Le lendemain du jour où Alexis avait reçu cette lettre, un événement menaçant pour lui venait en augmenter l’effet: l’impératrice mettait au monde un fils. Sans tenir compte des dates, quelques historiens ont voulu voir dans l’acte du tsar l’influence d’une épouse ambitieuse pour son propre enfant; il suffit, pour détruire cette allégation, de remarquer que la lettre avait été écrite le 11, remise le 27, et que Catherine ne devint mère que le 28[1]. D’autres ont cru trouver dans ce premier avertissement la résolution, déjà arrêtée dans l’esprit du tsar, de sacrifier son fils. Il nous semble que le langage de Pierre n’autorise pas ces suppositions. On y sent bien l’effort pour réveiller dans une âme endormie quelques étincelles d’énergie, le désir ardent de susciter un homme plutôt que la volonté froide de le condamner. Les sentimens qui éclatèrent chez le souverain en recevant la réponse de son fils démontrent clairement sa bonne foi.

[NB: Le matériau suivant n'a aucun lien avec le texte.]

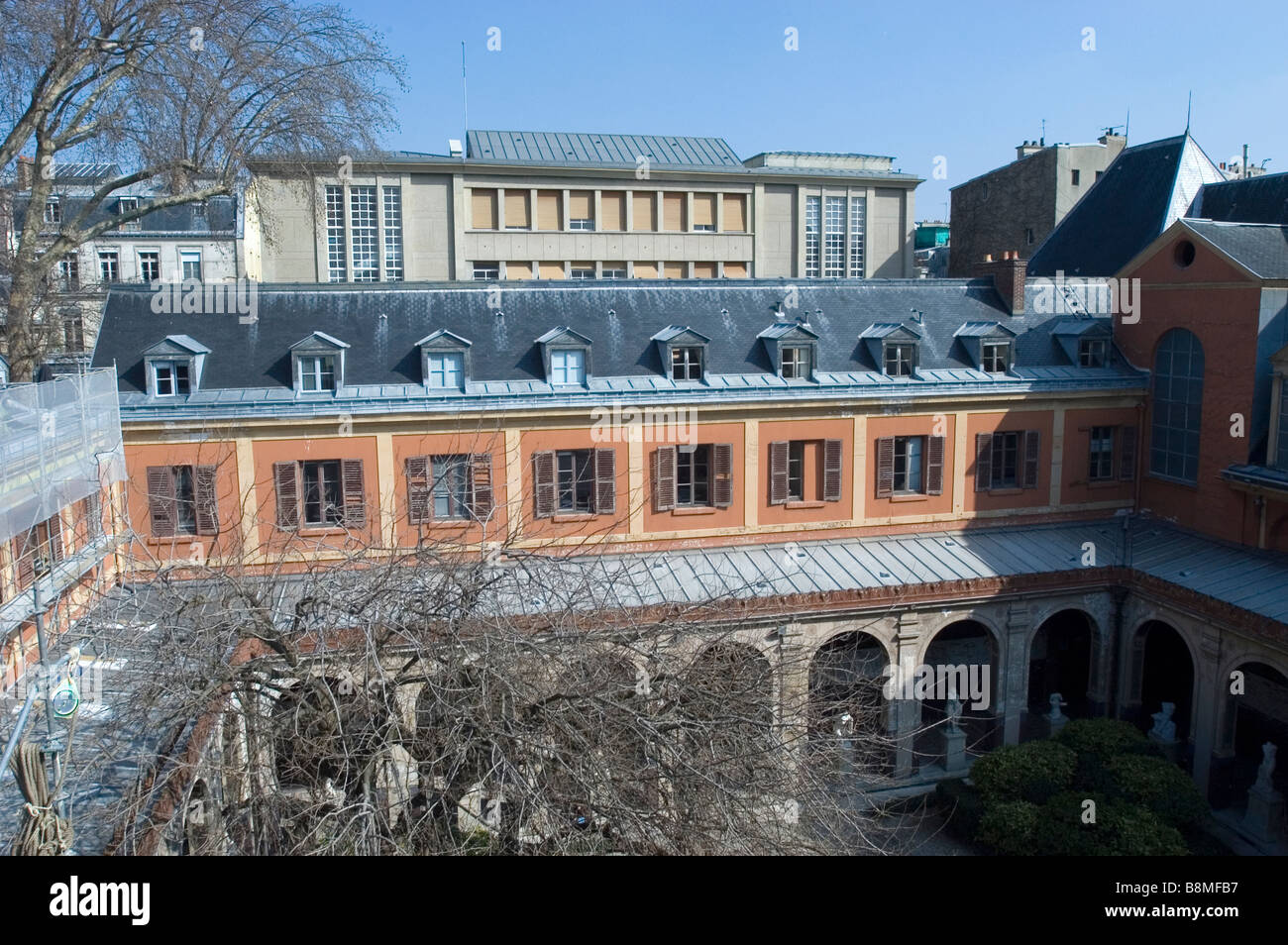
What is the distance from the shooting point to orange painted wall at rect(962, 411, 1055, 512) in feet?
93.6

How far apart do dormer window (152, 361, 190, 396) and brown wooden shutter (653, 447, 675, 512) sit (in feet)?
38.5

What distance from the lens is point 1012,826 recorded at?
20.6m

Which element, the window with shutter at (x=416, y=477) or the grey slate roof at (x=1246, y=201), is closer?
the window with shutter at (x=416, y=477)

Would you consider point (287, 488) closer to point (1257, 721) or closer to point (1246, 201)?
point (1257, 721)

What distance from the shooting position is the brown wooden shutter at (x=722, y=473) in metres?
27.0

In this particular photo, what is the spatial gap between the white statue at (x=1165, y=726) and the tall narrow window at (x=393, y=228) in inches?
1444

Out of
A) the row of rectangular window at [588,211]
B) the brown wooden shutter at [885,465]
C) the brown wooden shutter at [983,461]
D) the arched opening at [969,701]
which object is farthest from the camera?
the row of rectangular window at [588,211]

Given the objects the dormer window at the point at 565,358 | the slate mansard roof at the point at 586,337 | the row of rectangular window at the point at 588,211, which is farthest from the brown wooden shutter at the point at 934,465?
the row of rectangular window at the point at 588,211

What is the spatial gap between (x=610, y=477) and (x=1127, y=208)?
22.5 m

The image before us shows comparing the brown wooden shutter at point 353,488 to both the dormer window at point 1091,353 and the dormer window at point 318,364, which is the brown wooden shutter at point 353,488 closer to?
the dormer window at point 318,364

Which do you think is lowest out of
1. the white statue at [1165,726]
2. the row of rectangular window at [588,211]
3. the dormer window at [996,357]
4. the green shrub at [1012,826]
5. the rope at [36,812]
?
the green shrub at [1012,826]

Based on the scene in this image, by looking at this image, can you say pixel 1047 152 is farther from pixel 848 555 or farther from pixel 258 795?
pixel 258 795

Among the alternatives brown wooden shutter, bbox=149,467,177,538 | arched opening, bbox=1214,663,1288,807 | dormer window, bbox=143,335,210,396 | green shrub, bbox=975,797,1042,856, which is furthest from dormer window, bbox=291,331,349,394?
arched opening, bbox=1214,663,1288,807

Surpris par cet éclat, le tsarévitch se méprit le premier sur les intentions paternelles et se crut perdu. Il se concerta à la hâte avec ses conseillers habituels, les Lapouchine, Nicéphore Viazemski et un certain Kikine ; ce dernier fut son âme damnée et lui souffla ses plus funestes inspirations. Fallait-il se rendre aux désirs de son père, essayer du travail et du métier de roi tel que le comprenait Pierre? Alexis ne se sentit point capable de cet effort; sa mollesse était excédée des épreuves et du mouvement qu’on lui avait imposés depuis son mariage. Ses amis lui conseillèrent de feindre un renoncement hypocrite, en se fiant au temps du soin de l’annuler. Alexis répondit à son père en ces termes :

« Gracieux sire, mon père! Aujourd’hui 27 octobre, après l’enterrement de ma femme, j’ai lu la lettre de loi qu’on m’a remise; je ne puis répondre autre chose sinon qu’il te plaise me priver de la couronne de Russie pour mon incapacité et que ta volonté soit faite. Je t’en fais l’humble prière, sire; je me sens inégal à ma tâche ; la mémoire me fait défaut, ce qui est un grand empêchement pour toutes choses; je suis faible de corps et d’esprit par suite de diverses maladies, incapable de gouverner un grand peuple, à la tête duquel il faut un homme plus fort que je ne le suis. Donc je ne prétends ni ne prétendrai jamais à l’héritage de votre majesté, puisqu’aussi bien le ciel m’a donné un frère. J’en prends Dieu à

  1. Nous avons laissé toutes les dates selon l’ancien style pour ne pas créer de confusion avec les auteurs russes que nous suivons. On sait qu’il faut avancer chaque date de douze jours pour rentrer dans notre calendrier.